# $q$-multinomial series

I have the following code, which produces a $$q$$-multinomial coefficient, but selected randomly according to a Poisson distribution.

Consider a 3D lattice path selected uniformly at random from a cuboidal domain with random dimensions $$m1,m2,m3$$, then average over all dimensions, where each value has mean $$l1,l2,l3$$, respectively:

qmultinomial[q_, m1_, m2_, m3_] :=
Normal@Series[QFactorial[m1 + m2 + m3, q]/(
QFactorial[m1, q] QFactorial[m2, q] QFactorial[m3, q]), {q, 0,
m1 m2 + m2 m3}]
l1 = 3;
l2 = 3;
l3 = 3;
maxi = 10;
maxj = 10;
maxk = 10;
poissonqmult =
N@Series[
Total@Flatten@
Table[1/Multinomial[i, j, k] (Exp[-l1] l1^i)/i! (
Exp[-l2] l1^j)/j! (Exp[-l3] l1^k)/
k! qmultinomial[q, i, j, k], {i, 0, maxi}, {j, 0, maxj}, {k,
0, maxk}], {q, 0, 64}]; // AbsoluteTiming
ListPlot@Transpose[{Table[
i, {i, 1, Length@CoefficientList[poissonqmult, q]}],
CoefficientList[poissonqmult, q]}]


which gives

{32.9553, Null} The problem is the code is slow, and I need to increase $$maxi,maxj,maxk$$ to finite values which are quite large (technically infinite). Is there some way I can speed it up? Perhaps using ParallelTable?

━━━

Directives:
a) In the q-multinomial post, list every variable that the code sets to a number, along with the value it receives.
b) From the q-multinomial post, extract the passage that begins at the words "# $q$-multinomial series" and stops after the words "a Poisson distribution.".

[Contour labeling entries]
━━━

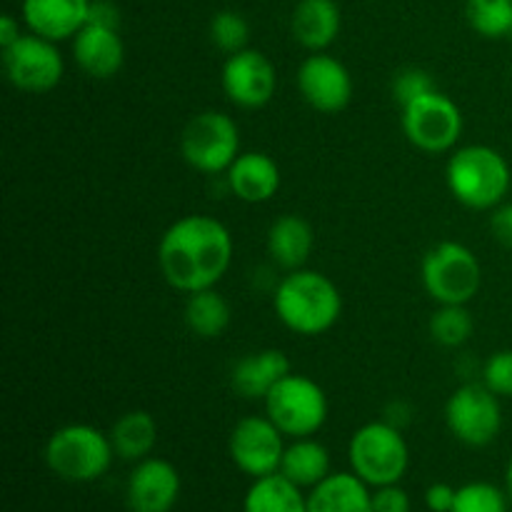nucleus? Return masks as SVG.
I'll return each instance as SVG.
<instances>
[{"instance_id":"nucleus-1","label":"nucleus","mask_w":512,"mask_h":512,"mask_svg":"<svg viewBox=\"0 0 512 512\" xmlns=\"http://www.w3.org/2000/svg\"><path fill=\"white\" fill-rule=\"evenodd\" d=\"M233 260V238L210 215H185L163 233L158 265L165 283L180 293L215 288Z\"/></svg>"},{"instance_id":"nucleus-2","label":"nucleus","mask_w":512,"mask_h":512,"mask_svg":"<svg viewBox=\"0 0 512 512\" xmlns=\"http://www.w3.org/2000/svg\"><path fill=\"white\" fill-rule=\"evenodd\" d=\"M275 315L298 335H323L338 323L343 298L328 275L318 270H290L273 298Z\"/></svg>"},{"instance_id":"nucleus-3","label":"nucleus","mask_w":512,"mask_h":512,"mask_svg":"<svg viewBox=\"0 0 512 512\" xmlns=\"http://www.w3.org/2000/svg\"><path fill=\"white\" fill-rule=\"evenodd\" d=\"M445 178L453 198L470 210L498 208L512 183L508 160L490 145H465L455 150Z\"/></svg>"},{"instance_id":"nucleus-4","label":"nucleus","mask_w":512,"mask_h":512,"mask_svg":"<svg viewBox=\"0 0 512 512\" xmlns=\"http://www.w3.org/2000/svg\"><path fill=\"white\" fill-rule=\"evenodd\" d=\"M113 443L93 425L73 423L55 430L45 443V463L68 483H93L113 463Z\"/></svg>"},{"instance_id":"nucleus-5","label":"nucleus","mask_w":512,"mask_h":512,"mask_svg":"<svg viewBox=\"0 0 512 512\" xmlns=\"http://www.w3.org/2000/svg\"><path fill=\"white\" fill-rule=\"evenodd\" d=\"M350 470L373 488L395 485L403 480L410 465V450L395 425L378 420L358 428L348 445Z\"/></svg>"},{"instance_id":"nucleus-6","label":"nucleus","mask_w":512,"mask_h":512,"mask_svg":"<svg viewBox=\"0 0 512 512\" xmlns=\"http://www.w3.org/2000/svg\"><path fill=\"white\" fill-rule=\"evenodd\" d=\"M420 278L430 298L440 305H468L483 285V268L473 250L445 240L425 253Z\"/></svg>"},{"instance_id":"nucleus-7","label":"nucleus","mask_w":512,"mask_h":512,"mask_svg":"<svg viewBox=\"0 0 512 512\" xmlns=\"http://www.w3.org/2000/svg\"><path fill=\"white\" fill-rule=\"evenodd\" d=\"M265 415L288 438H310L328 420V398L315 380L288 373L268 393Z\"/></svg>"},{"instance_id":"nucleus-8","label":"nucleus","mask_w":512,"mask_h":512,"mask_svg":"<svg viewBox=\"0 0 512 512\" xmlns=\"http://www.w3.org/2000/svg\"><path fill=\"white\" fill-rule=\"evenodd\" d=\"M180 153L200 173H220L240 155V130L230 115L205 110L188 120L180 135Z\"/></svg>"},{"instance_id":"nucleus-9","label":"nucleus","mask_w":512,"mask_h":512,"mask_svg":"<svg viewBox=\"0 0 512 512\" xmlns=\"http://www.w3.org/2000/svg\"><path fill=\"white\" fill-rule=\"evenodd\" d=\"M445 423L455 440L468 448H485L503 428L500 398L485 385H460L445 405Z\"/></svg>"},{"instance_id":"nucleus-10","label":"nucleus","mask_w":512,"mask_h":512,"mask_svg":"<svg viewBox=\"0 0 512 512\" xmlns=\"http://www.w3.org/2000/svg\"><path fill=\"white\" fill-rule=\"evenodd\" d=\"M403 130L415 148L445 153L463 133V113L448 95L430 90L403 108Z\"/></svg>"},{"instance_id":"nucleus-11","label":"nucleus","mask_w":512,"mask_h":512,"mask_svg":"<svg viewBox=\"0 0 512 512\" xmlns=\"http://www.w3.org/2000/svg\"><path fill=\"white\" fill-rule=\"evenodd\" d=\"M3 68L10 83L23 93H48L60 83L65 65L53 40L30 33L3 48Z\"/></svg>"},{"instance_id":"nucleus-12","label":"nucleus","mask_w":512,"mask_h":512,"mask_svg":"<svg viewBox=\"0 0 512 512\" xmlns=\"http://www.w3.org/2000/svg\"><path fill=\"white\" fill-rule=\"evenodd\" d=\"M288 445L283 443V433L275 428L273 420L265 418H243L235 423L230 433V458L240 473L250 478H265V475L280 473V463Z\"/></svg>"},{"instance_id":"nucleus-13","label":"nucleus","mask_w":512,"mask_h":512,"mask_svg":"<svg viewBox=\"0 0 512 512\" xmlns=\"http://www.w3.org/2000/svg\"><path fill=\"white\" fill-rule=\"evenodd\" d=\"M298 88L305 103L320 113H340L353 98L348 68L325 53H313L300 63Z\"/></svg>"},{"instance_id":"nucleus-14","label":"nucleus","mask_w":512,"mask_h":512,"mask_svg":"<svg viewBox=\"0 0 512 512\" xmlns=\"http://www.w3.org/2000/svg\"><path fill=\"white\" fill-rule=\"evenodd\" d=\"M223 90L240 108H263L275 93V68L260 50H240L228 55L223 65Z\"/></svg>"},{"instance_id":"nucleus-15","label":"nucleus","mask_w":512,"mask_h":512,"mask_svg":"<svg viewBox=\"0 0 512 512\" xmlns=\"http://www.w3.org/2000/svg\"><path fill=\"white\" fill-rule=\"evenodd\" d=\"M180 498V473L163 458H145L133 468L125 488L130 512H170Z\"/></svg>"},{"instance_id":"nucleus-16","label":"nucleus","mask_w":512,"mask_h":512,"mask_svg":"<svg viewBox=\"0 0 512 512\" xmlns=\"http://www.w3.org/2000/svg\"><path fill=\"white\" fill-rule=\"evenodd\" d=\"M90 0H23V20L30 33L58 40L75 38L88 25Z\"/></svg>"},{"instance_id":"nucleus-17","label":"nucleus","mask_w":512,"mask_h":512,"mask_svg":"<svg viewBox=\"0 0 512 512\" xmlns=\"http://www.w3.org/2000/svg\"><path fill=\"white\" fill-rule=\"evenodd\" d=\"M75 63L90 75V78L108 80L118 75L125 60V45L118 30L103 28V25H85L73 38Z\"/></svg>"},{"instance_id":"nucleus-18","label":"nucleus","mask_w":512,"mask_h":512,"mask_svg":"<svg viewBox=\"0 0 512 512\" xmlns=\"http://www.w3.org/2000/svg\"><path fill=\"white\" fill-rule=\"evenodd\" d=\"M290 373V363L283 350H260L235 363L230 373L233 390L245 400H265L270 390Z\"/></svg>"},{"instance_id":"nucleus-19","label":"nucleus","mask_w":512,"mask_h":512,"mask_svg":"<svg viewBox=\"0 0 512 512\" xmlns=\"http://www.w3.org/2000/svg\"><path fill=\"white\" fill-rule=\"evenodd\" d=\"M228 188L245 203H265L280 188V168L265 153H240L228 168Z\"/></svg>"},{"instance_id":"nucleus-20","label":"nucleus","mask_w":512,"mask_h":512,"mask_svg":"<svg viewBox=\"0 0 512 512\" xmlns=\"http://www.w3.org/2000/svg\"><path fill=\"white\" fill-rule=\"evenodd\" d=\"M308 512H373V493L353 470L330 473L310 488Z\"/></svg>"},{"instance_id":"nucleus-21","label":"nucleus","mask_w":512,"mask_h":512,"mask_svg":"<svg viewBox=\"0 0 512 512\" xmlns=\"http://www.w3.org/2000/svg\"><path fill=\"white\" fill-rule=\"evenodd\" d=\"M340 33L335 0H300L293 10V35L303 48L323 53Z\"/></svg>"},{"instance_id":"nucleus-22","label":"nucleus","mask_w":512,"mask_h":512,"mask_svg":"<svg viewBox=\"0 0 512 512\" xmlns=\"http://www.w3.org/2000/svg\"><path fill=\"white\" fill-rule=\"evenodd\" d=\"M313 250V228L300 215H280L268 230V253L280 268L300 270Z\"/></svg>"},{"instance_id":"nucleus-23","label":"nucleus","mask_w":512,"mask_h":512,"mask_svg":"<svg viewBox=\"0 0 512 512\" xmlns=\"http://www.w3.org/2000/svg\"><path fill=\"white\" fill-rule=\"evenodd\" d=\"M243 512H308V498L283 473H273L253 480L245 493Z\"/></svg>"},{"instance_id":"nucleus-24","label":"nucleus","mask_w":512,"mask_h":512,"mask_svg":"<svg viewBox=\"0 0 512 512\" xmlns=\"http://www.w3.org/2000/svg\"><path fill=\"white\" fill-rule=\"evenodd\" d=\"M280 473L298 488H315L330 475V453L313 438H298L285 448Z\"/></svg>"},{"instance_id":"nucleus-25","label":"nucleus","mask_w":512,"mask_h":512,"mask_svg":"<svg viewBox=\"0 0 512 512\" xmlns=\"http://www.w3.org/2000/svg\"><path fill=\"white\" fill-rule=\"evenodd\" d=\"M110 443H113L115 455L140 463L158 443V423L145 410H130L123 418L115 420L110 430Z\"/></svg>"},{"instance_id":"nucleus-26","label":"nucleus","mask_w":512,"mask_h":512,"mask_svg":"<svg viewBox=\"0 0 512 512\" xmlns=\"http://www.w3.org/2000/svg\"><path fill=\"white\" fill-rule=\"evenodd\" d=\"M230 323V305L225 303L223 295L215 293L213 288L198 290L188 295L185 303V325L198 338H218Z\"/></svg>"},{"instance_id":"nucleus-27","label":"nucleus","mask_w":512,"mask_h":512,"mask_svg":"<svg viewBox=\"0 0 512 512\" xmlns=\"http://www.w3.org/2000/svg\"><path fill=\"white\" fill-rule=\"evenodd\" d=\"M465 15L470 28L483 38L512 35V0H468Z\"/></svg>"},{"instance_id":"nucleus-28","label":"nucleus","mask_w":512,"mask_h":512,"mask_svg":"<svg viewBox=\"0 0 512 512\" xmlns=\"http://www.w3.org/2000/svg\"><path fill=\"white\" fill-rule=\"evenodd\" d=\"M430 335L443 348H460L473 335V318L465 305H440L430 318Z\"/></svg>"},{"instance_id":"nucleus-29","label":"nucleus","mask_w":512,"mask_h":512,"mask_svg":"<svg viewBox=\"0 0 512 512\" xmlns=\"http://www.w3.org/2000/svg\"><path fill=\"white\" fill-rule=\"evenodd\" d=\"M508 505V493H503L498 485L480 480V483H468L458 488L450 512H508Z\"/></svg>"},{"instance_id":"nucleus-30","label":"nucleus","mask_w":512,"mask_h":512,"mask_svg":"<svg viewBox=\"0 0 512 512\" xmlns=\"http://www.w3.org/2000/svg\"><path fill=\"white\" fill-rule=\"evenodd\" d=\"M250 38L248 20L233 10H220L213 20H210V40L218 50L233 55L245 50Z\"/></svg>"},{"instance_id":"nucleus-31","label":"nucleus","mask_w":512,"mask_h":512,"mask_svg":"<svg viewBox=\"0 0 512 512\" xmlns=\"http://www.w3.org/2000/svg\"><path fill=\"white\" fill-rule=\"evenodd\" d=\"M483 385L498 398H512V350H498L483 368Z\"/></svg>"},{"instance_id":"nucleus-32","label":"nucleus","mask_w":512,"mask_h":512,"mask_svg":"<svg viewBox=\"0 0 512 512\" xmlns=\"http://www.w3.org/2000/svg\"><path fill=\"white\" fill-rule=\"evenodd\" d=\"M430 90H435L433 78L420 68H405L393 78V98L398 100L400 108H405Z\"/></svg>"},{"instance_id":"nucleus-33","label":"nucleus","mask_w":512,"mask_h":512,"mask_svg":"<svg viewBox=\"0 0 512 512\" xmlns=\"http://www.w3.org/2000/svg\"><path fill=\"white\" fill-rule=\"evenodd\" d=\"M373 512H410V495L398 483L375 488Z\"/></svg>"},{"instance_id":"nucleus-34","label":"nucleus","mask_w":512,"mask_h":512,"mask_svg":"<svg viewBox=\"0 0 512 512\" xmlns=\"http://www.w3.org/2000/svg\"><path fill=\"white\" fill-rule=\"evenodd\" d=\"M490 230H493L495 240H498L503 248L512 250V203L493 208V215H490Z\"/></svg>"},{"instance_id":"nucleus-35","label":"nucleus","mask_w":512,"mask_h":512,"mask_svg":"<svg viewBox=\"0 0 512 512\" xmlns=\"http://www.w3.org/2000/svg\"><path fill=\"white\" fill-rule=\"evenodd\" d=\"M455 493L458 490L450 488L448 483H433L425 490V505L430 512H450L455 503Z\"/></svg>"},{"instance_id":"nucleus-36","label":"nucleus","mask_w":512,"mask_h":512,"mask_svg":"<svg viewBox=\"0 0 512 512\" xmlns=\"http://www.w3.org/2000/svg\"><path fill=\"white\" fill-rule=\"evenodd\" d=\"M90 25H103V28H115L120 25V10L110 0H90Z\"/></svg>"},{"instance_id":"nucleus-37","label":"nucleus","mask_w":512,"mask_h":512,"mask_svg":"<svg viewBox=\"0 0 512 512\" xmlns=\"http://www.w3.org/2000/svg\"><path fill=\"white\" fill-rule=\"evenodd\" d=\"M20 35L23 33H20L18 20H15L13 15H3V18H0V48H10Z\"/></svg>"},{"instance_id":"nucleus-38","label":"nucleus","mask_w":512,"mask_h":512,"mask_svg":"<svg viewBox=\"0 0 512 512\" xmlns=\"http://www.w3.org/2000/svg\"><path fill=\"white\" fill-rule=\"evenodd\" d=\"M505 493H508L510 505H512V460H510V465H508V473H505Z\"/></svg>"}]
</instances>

━━━

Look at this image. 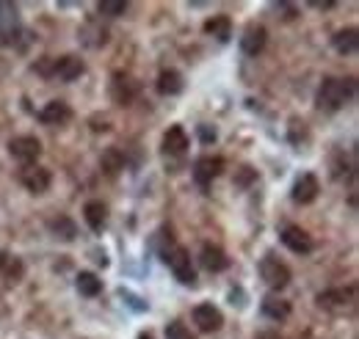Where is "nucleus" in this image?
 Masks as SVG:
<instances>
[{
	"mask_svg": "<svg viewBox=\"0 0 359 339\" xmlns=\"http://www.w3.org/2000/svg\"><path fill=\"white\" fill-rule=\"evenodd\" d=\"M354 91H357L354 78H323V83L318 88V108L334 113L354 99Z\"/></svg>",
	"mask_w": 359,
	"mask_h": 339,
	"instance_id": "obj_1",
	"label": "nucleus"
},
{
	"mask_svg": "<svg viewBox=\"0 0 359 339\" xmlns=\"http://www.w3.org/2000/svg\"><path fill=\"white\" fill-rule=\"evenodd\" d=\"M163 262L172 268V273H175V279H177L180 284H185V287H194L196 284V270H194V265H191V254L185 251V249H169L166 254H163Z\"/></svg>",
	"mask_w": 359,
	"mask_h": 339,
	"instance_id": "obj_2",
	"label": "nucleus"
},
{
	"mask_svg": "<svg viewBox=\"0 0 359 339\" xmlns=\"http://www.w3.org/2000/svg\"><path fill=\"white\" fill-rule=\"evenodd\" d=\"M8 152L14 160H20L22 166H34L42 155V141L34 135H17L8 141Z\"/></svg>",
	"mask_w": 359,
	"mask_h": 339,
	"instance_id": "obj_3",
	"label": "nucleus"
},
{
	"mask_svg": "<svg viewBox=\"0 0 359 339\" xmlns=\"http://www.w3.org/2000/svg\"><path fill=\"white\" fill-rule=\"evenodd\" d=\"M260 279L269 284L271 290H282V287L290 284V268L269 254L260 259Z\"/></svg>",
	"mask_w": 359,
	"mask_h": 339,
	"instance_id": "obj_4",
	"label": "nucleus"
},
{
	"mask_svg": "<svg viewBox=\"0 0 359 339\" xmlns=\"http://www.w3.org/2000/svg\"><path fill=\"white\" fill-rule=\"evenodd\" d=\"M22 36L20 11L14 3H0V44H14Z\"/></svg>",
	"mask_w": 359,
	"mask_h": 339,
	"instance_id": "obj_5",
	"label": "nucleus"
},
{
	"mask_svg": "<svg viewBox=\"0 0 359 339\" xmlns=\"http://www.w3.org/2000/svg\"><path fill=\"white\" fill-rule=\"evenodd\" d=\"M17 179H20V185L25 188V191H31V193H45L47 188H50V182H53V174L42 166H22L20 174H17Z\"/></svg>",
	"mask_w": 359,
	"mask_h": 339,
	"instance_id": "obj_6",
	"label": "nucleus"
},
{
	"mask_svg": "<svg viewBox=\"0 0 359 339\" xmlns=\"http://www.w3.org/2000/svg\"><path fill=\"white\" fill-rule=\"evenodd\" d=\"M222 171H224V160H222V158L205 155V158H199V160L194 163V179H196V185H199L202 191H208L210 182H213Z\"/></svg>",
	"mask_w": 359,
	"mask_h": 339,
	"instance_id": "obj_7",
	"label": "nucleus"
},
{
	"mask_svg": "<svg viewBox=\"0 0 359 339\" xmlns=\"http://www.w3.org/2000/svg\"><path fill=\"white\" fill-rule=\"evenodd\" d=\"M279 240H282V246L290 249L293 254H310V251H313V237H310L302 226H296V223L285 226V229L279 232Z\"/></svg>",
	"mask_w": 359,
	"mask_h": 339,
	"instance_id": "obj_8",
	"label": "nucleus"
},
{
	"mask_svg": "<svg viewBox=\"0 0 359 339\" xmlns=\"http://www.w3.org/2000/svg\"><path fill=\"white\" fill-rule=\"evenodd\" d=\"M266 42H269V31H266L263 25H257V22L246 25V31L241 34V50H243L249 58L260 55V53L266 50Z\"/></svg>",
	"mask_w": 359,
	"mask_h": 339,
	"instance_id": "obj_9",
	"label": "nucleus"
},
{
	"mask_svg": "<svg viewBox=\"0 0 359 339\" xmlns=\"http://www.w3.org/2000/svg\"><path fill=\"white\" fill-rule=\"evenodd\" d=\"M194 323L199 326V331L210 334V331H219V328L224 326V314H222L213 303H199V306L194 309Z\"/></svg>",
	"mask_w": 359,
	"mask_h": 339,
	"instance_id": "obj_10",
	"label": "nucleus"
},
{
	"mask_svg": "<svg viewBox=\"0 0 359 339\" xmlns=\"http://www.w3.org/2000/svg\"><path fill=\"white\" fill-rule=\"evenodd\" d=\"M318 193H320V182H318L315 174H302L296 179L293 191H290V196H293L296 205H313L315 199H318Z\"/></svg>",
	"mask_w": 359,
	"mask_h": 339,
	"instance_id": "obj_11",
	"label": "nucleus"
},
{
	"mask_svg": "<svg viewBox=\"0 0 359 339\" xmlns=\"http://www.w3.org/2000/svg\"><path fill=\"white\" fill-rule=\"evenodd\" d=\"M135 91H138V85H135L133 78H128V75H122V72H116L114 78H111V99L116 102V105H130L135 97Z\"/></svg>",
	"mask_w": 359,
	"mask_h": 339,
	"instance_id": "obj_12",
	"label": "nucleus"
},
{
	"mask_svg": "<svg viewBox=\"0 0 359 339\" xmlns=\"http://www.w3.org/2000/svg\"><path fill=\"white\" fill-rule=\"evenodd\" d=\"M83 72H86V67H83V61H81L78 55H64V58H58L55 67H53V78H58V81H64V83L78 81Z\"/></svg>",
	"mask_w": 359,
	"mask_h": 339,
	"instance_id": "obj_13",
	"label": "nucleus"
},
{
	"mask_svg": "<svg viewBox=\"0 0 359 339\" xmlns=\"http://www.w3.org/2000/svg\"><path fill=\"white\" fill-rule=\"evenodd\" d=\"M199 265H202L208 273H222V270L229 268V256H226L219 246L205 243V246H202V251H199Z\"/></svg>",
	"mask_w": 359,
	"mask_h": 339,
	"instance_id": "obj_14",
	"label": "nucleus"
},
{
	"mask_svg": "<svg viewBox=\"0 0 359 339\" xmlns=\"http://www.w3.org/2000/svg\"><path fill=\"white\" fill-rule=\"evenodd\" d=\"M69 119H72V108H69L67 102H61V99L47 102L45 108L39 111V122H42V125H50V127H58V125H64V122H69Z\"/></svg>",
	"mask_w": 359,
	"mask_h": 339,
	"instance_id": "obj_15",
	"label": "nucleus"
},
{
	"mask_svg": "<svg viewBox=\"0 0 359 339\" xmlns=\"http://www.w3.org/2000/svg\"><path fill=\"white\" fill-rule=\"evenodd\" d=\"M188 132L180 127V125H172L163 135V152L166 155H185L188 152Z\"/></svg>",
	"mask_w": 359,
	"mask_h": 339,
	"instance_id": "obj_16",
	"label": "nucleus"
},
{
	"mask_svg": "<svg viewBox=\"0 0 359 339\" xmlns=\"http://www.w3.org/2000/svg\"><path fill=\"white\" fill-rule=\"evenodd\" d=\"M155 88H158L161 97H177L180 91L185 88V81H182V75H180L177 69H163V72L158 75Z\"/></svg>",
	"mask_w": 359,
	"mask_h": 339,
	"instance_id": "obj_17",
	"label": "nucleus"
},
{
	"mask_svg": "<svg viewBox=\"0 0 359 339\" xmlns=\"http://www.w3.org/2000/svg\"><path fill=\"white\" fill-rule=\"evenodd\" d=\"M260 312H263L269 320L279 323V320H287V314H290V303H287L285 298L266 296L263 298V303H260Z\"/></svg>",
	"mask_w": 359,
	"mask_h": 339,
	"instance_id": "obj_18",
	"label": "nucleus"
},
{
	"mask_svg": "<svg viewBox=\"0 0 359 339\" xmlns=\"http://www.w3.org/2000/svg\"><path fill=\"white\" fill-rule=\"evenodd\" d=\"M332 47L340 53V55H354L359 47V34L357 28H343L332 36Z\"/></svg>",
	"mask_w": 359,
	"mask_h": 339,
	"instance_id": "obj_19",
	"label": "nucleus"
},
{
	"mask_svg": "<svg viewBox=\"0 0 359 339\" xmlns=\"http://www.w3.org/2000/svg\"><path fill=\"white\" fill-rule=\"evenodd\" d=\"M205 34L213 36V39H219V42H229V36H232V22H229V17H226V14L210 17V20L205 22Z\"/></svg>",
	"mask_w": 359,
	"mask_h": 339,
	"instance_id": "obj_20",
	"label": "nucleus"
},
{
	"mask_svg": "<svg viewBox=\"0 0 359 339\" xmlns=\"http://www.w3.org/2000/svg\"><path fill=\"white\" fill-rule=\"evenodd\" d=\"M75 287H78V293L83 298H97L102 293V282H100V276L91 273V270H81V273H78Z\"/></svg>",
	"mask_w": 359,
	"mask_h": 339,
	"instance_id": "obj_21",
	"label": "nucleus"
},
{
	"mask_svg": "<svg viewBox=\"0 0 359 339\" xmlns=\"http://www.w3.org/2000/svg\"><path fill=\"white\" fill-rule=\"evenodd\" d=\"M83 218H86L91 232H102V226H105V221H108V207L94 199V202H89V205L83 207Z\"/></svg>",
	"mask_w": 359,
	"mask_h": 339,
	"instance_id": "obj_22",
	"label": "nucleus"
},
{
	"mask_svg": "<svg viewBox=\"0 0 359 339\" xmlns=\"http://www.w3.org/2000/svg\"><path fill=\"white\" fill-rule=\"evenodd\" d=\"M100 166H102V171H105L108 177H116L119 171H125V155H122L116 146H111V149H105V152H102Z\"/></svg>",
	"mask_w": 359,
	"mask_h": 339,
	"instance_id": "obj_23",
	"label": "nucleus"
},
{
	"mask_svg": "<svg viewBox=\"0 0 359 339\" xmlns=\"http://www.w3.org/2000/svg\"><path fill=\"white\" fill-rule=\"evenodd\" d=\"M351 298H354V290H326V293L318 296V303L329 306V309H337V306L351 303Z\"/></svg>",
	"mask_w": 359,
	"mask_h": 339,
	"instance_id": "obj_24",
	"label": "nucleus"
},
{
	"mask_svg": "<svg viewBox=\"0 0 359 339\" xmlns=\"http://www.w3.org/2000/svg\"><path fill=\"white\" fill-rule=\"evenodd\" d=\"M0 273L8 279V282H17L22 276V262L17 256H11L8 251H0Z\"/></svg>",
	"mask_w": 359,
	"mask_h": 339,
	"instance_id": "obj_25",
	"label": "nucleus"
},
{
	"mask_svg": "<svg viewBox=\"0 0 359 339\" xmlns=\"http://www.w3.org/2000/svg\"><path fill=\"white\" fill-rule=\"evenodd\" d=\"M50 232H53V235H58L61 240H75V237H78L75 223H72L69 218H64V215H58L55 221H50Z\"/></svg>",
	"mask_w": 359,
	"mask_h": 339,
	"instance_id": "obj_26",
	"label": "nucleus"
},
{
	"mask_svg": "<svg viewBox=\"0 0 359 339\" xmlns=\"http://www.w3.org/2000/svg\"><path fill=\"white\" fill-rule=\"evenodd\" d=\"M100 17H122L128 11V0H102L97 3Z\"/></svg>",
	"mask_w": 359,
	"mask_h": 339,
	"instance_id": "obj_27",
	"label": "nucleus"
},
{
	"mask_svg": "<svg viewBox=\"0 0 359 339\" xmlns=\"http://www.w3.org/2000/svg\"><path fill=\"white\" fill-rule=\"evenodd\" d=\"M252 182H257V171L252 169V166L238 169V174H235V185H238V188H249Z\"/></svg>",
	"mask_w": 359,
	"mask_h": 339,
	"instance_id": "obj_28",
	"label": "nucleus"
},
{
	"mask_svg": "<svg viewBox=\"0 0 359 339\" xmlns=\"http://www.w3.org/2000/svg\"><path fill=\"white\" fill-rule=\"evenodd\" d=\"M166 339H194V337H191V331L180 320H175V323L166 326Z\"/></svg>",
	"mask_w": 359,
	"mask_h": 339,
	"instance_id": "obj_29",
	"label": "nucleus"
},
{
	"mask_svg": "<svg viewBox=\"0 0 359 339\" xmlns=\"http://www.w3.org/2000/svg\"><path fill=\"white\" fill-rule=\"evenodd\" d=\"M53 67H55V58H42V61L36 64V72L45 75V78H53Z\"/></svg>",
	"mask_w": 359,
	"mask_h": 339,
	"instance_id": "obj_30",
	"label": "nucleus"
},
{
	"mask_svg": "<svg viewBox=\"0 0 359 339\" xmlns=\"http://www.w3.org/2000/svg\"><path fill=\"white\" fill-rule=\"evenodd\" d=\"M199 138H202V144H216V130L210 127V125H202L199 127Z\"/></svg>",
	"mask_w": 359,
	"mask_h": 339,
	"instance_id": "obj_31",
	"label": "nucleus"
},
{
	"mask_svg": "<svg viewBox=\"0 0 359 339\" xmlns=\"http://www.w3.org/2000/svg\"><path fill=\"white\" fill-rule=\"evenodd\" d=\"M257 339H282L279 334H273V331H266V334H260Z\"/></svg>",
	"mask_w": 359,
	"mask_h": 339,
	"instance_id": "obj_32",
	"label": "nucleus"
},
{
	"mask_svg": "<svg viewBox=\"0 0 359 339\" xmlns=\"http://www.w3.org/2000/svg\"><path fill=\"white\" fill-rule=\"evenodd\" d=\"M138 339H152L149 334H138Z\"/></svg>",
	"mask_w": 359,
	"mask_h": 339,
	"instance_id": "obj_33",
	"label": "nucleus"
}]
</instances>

━━━

Exercise results:
a)
l1 = 3
l2 = 3
l3 = 3
maxi = 10
maxj = 10
maxk = 10

b)
# $q$-multinomial series

I have the following code, which produces a $$q$$-multinomial coefficient, but selected randomly according to a Poisson distribution.